- The Washington Times - Monday, January 7, 2008

TBILISI, Georgia (Agence France-Presse) — Georgia’s pro-Western leader Mikhail Saakashvili won a dramatic victory in a snap presidential vote, the elections commission chief said yesterday.

The opposition, however, refused to accept official results and demanded a second round of voting.

Mr. Saakashvili had 52.8 percent of the vote with all ballots counted except for those in 43 precincts abroad, out of a total of about 3,500, the Central Elections Commission chief, Levan Tarkhnishvili, told Agence France-Presse.

Mr. Saakashvili needed to cross a 50 percent barrier to win in a single round.

His nearest rival was Levan Gachechiladze with 27 percent, the elections official said.

The announcement was surprising because it appeared to show that more than half of the results in Saturday’s election flooded in within just one hour, after having trickled in for a whole day.

At the time of the announcement, the official election Web site still showed results based on votes in fewer than 50 percent of precincts having been counted.

“We don’t believe their figures. We don’t believe this. We have our own information,” Tamara Rukhadze, a spokeswoman for Mr. Gachechiladze, told Agence France-Presse.

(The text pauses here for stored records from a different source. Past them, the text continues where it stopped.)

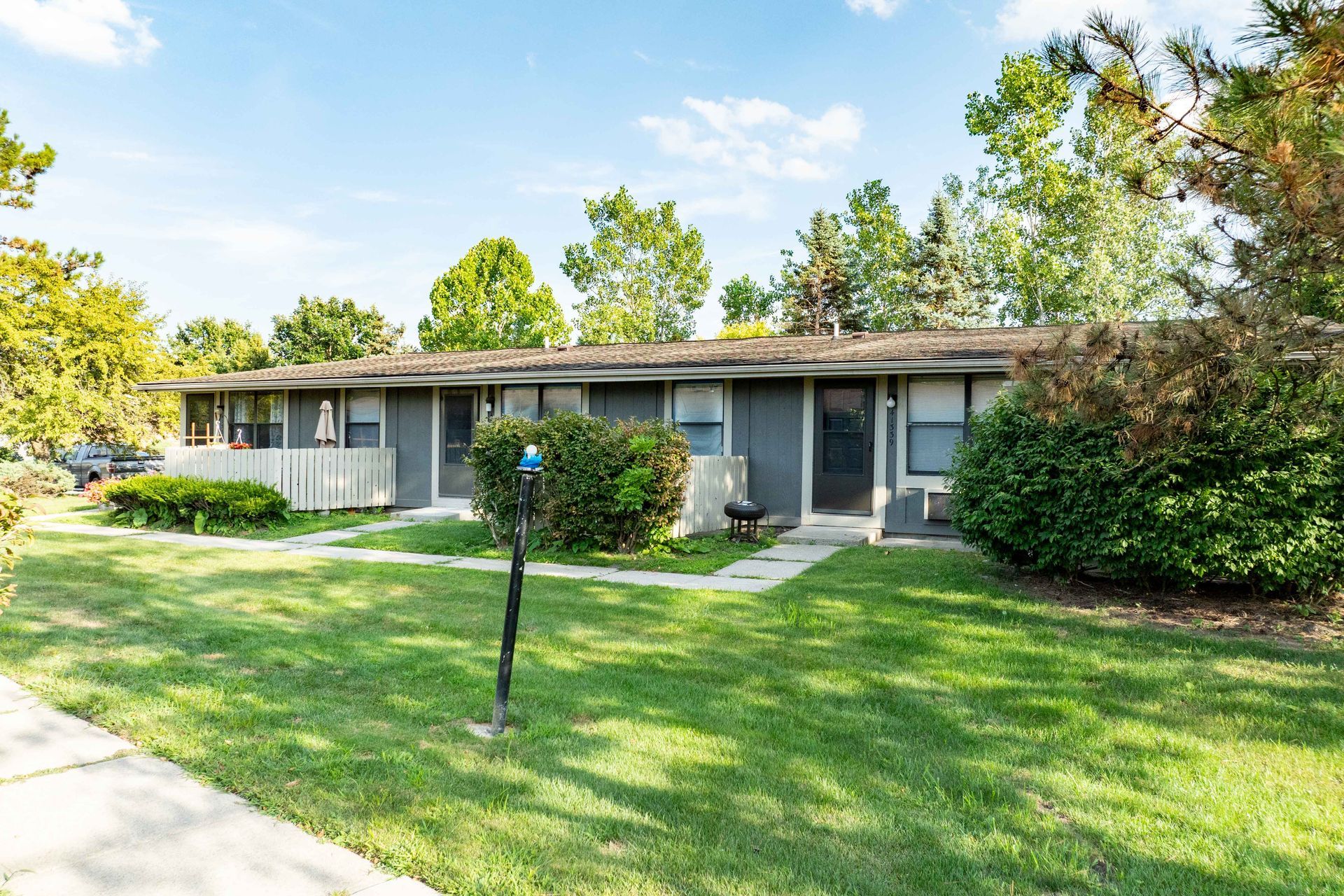 Two gray, single-story apartments with grassy lawn under a blue sky and trees.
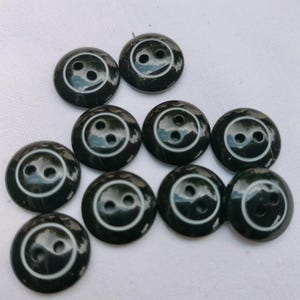 Può includere: Una collezione di dieci bottoni neri con un anello bianco e due fori bianchi al centro.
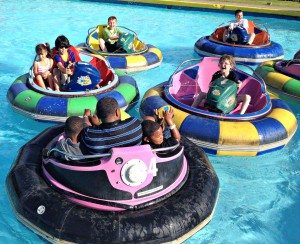 four brightly colored bumper boats filled with riders at Celebration Station amusement park in Clearwater, Florida -- one of many family-friendly things to do in Clearwater Beach.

“We demand a second round because we believe that would be fair.”

Mr. Gachechiladze earlier yesterday led a rally of several thousand people in this snow-covered capital to denounce what he said was mass fraud.

He claimed he won and accused Mr. Saakashvili’s camp of ballot stuffing, stealing ballot boxes, and sending supporters to vote multiple times.

“We face terror,” he told the rally. “We will defend our vote by legal means.”

The bitter outcome is the opposite of what Mr. Saakashvili was wanting when he called the snap election after violent clashes between police and anti-government protesters in November.

The main international monitoring mission from the Organization for Security and Cooperation in Europe (OSCE) declared Saturday’s election free and fair.

The OSCE mission head, U.S. Rep. Alcee L. Hastings, Florida Democrat, told journalists that “democracy took a triumphant step” and described the vote as “a valid expression of the choice of the Georgian people.”

This finding was dismissed by Moscow, which is bitterly against Mr. Saakashvili’s drive to remove Georgia from Russia’s orbit and integrate with NATO and other Western institutions.

Mr. Hastings’ comments “seem, at the least, superficial,” the Russian Foreign Ministry said.

The opposition call for protests sparked fears of a repeat of the violent unrest in November.

Protesters carried placards depicting Mr. Saakashvili as Adolf Hitler. However, the rally on Rike Square was peaceful and police kept their distance.

Protest leaders said more rallies will be held after the Orthodox Christian Christmas, celebrated today.